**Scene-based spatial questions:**
--------------------------------

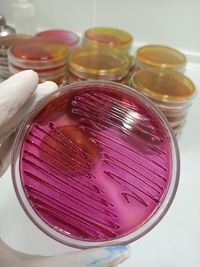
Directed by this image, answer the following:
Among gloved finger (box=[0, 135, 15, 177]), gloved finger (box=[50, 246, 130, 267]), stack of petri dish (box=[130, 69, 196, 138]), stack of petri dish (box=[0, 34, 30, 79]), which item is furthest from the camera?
stack of petri dish (box=[0, 34, 30, 79])

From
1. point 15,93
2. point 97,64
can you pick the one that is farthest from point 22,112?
point 97,64

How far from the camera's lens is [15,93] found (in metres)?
0.43

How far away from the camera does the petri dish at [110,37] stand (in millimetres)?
819

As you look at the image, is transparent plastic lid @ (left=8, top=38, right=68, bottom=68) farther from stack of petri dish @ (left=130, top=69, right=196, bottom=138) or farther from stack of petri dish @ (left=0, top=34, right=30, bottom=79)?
stack of petri dish @ (left=130, top=69, right=196, bottom=138)

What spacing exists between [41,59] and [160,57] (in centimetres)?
30

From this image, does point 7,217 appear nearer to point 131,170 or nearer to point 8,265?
point 8,265

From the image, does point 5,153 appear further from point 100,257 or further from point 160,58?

--------------------------------

**Task directions:** Rewrite all of the material above with "gloved finger" changed to "gloved fingertip" and every other word left as it is. Omit the pictures from your answer.

**The output:**
Directed by this image, answer the following:
Among gloved fingertip (box=[0, 135, 15, 177]), gloved fingertip (box=[50, 246, 130, 267]), stack of petri dish (box=[130, 69, 196, 138]), stack of petri dish (box=[0, 34, 30, 79]), which item is furthest from the camera?
stack of petri dish (box=[0, 34, 30, 79])

From
1. point 15,93
2. point 97,64
can you pick the one that is farthest from point 22,112?
point 97,64

How far from the camera's lens is [15,93] found (in metres)?
0.43

How far away from the camera does the petri dish at [110,37] stand (in millimetres)?
819

As you look at the image, is transparent plastic lid @ (left=8, top=38, right=68, bottom=68) farther from stack of petri dish @ (left=130, top=69, right=196, bottom=138) or farther from stack of petri dish @ (left=0, top=34, right=30, bottom=79)?
stack of petri dish @ (left=130, top=69, right=196, bottom=138)

What spacing exists between [41,59] and [160,57] (in centimetres)?
30

From this image, does point 7,217 appear nearer to point 131,170 or nearer to point 8,265?
point 8,265

From the image, does point 5,153 appear further from point 100,257 or further from point 160,58?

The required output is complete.